I’m using https://github.com/rhasspy/piper mostly to create some audiobooks and read some posts/news, but the voices available are not always comfortable to listen to.
Do you guys have any recommendation for a voice changer to process these audio files?
Preferably it’ll have a CLI so I can include it in my pipeline to process RSS feeds, but I don’t mind having to work through an UI.
Bonus points if it can process the audio streams.
That’s called text to speech, not a voice changer. A voice changer is the thing in the Darth Vader halloween masks.
There’s been discussion on TTS programs here recently: https://lemm.ee/search?q=tts&type=All&listingType=All&communityId=185&page=1&sort=TopAll
Or you can search via your local instance/interface.
Text to speech is what piper is doing.
What I’m looking for is called voice changer since I want to change a voice which already read something.That’s exactly what I want: “the thing in the Darth Vader halloween masks” but for linux, preferably via CLI to ingest audio files and be able to configure it to change the voice as I want, not only Darth Vader.

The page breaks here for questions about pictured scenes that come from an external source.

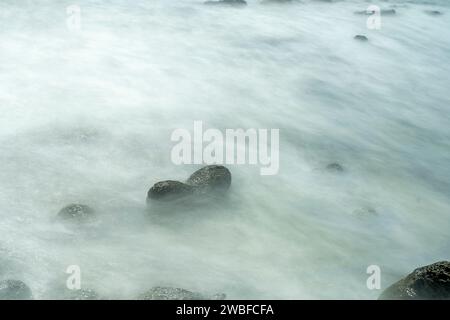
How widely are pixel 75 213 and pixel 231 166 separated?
2974 mm

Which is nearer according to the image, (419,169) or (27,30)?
(419,169)

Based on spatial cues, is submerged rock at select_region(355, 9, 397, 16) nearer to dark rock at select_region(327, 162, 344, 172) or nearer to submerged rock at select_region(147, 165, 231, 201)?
dark rock at select_region(327, 162, 344, 172)

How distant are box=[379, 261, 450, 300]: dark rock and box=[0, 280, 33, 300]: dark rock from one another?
4150mm

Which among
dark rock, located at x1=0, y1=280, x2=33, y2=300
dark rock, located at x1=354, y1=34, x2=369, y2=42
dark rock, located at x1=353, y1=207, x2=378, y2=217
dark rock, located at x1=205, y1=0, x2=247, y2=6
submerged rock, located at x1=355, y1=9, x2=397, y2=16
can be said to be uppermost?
dark rock, located at x1=205, y1=0, x2=247, y2=6

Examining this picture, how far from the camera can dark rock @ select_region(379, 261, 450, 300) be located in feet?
17.8

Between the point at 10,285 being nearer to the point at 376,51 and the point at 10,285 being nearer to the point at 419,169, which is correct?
the point at 419,169

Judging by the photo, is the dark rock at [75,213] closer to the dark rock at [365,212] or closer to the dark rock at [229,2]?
the dark rock at [365,212]

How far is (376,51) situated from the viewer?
16.7 metres

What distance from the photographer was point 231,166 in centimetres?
858

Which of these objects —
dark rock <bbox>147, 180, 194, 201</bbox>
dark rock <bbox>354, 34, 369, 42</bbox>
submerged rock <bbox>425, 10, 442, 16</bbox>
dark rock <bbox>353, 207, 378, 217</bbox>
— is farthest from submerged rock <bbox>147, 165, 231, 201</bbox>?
submerged rock <bbox>425, 10, 442, 16</bbox>

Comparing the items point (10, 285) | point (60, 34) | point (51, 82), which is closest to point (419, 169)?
point (10, 285)

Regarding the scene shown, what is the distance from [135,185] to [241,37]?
31.8 ft
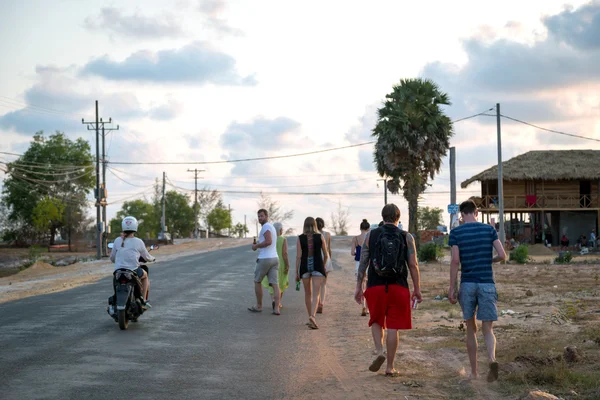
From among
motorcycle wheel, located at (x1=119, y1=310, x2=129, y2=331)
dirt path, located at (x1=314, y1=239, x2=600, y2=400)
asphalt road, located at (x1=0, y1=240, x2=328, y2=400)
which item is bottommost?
dirt path, located at (x1=314, y1=239, x2=600, y2=400)

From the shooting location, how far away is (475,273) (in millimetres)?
8555

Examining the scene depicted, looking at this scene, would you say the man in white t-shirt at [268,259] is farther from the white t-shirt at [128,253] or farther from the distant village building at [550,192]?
the distant village building at [550,192]

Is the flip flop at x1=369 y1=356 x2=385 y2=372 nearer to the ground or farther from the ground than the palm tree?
nearer to the ground

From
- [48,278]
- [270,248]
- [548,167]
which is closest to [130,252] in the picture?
[270,248]

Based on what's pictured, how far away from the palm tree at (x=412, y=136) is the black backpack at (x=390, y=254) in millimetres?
36046

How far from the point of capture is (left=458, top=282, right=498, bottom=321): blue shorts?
8.48 meters

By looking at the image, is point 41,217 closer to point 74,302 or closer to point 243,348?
point 74,302

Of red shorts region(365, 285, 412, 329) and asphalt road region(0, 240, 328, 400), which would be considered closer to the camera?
asphalt road region(0, 240, 328, 400)

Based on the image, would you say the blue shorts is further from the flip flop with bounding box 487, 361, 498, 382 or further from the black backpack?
the black backpack

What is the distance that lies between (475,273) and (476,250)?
25cm

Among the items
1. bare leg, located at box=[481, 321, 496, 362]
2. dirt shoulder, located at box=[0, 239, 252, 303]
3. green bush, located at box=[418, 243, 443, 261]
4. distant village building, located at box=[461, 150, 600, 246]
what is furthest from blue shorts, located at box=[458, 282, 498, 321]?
distant village building, located at box=[461, 150, 600, 246]

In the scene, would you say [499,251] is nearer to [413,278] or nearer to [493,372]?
[413,278]

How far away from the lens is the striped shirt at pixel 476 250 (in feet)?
28.0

Oh, I see. I think it would still be easier to either use a different voice in piper (the github page talks about this) or use a different tts program entirely.
So, all of the awkward pauses, the lack of inflection - you’re saying keep those, just change who it sounds like is speaking?

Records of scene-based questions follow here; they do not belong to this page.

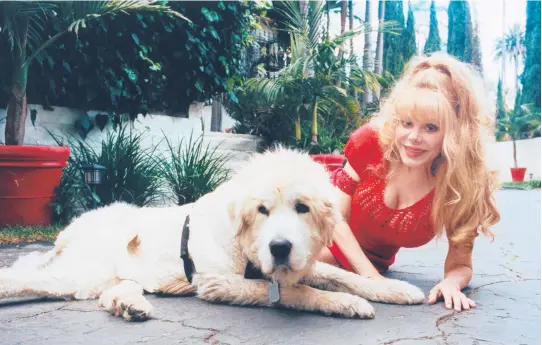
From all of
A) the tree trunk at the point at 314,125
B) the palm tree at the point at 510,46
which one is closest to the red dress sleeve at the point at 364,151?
the tree trunk at the point at 314,125

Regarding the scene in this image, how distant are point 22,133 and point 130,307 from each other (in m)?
3.45

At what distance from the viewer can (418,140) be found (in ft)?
9.11

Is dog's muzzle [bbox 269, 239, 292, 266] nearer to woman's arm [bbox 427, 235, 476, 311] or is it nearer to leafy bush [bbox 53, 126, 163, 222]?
woman's arm [bbox 427, 235, 476, 311]

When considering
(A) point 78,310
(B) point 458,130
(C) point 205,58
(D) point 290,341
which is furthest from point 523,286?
(C) point 205,58

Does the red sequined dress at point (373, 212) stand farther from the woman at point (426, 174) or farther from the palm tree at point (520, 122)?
the palm tree at point (520, 122)

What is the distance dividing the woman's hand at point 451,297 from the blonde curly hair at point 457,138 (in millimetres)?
295

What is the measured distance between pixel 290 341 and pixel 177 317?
0.60 meters

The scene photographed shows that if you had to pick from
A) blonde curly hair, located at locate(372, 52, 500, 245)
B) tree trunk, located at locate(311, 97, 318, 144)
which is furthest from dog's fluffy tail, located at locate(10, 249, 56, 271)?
tree trunk, located at locate(311, 97, 318, 144)

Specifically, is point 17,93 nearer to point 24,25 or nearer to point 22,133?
point 22,133

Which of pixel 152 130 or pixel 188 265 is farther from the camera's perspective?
pixel 152 130

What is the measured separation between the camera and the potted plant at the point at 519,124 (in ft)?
75.7

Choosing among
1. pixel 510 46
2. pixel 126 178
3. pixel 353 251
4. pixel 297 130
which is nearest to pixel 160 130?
pixel 126 178

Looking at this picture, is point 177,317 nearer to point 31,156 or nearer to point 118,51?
point 31,156

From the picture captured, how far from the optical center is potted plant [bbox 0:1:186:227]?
184 inches
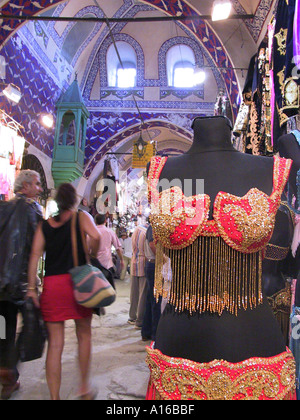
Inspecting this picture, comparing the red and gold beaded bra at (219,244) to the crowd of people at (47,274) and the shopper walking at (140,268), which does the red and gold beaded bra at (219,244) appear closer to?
the crowd of people at (47,274)

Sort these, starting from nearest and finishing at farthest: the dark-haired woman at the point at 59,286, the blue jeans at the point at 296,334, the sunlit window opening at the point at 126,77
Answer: the blue jeans at the point at 296,334, the dark-haired woman at the point at 59,286, the sunlit window opening at the point at 126,77

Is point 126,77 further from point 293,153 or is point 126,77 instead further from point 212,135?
point 212,135

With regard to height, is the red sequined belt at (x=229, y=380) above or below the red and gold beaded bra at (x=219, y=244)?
below

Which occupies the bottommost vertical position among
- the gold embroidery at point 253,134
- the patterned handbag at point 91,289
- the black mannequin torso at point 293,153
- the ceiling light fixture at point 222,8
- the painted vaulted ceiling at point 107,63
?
the patterned handbag at point 91,289

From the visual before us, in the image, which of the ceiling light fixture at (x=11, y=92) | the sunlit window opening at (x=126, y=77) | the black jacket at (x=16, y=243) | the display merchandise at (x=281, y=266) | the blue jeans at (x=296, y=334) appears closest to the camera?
the blue jeans at (x=296, y=334)

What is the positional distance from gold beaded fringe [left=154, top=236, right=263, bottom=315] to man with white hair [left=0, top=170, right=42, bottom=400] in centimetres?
143

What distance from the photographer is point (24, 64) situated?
8398mm

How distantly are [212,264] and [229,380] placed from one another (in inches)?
15.6

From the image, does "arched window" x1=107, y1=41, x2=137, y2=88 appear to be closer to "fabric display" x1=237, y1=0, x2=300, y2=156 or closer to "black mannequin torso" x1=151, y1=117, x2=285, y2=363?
"fabric display" x1=237, y1=0, x2=300, y2=156

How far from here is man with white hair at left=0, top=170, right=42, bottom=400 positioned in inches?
96.0

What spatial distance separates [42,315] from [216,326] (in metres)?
1.34

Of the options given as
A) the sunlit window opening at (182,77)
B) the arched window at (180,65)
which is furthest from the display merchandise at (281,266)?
the sunlit window opening at (182,77)

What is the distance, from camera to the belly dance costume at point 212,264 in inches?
48.4

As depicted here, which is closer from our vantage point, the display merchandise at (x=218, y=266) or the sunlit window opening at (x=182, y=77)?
the display merchandise at (x=218, y=266)
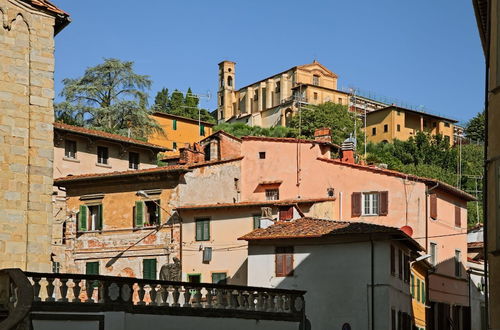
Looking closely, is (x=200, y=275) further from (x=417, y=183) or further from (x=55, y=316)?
(x=55, y=316)

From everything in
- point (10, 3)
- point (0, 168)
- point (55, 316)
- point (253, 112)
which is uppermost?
point (253, 112)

In case you wanted to try other TTS providers, here’s a leaderboard based on user votes.
Removed by mod
I haven’t completely looked into creating a model for piper, but just having to deal with a dataset is not something I look forward to, like gathering the data and all of what this implies.
So, I’m thinking it’s easier to take an existing model and make adjustments to fit a bit better on what I would like to hear constantly.
Removed by mod
Check out Pied: https://github.com/Elleo/pied
I don’t want to manage piper voices, I can handle that directly in my file system as I only have a few.
The issue is none of the ones I’ve found are good for me, so what I need is something to change the voice once it has been generated by piper.what you’re looking for is called RVC. It’s integrated into some voice-cloning github projects but i don’t use it. Here for example: https://github.com/codename0og/rvc-realtime-voice-changer
There are a few voices included with pied which is why I suggested it.
Coincidentally, I just found this other thread that mentions EasyEffects: https://programming.dev/post/17612973
You might be able to use a virtual device to get it working for your use case.